Joey eventually discovers the crowds at the beach, learning
he can return disposable pop bottles for a cash refund, where he interweaves
throughout the human throngs grabbing discarded bottles, receiving a nickel for
each returned bottle, where the stark and somewhat downbeat realism of his existential
wanderings often contrast with a few whimsical moments when he plays with even
smaller kids. Joey’s real passion is the
pony rides, which he returns to again and again, developing a friendly
relationship with Jay Williams, the Pony Man, who eventually suspects something
is up with a kid wandering around without any adult supervision, which only
scares the poor kid off, where one of the most hauntingly beautiful scenes is
the transition into nightfall Little Fugitive: Nightfall
scene - YouTube (1:38), where the musical soundtrack throughout is Lester
Troob’s lone harmonica, using “Home On the Range” as the movie’s musical
theme.
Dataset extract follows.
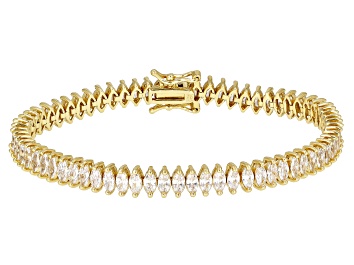 Picture of White Cubic Zirconia 18K Yellow Gold Over Silver Bracelet 16.30ctw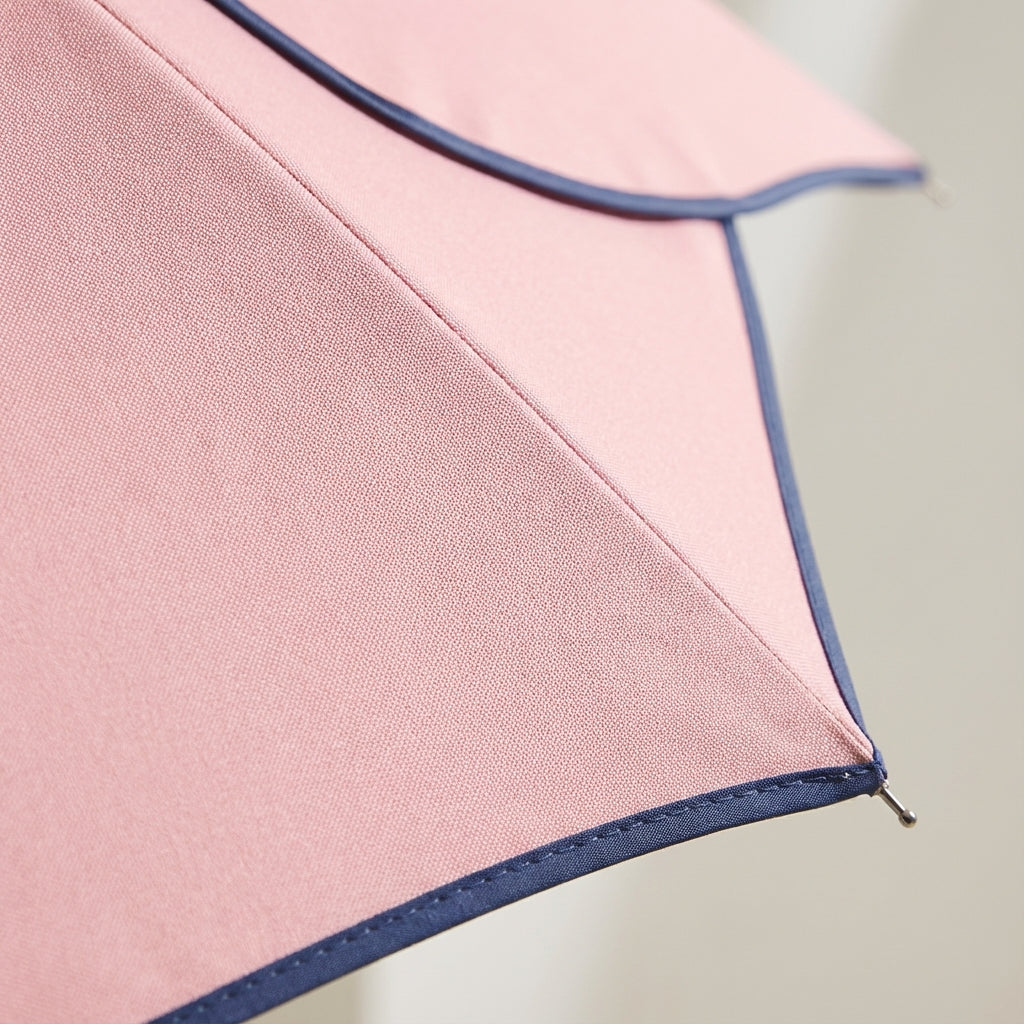 Flower-Shaped Umbrella with Wooden Handle, UV Coated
In the morning, Joey dusts
himself off after spending a night outdoors and washes his face in the public
fountain, copied identically by Antoine Doinel in The
400 Blows (Les quatre cents coups).
In the early hours when the beach is empty and there are no crowds, the
Pony Man again befriends Joey, letting him help with the horses, trying to
alleviate his suspicions, but also acquiring information where he obtains an
address or phone number, getting ahold of Lennie who makes a beeline to the
Pony Man at Coney Island, but Joey has again disappeared, where the camera
follows Lennie in his search for his younger brother, oddly similar, but due to
the age difference, less compelling, as Joey is the real star of the show,
giving a heartbreaking performance that can’t be matched by anyone else,
literally owning the audience’s sympathies.
Veering back and forth between sidewalk shots and aerial views, giving a
time capsule glimpse of Coney Island, there’s a gorgeously photographed
rainstorm where people rush for cover, where the beaches empty and crowds hover
under the bleachers waiting the rain out, reminiscent of an era when people had
time to wait, where they weren’t rushing to get somewhere, but could simply
wait out a storm. Afterwards, Joey is
once again alone on the vast emptiness of the beach, engulfed by the enormity
of it all, just a speck in the sand until his brother spots him, where of
course no one makes any mention of an adventure when Mom returns home. The film was inducted into the Library of
Congress National Film Registry in 1997.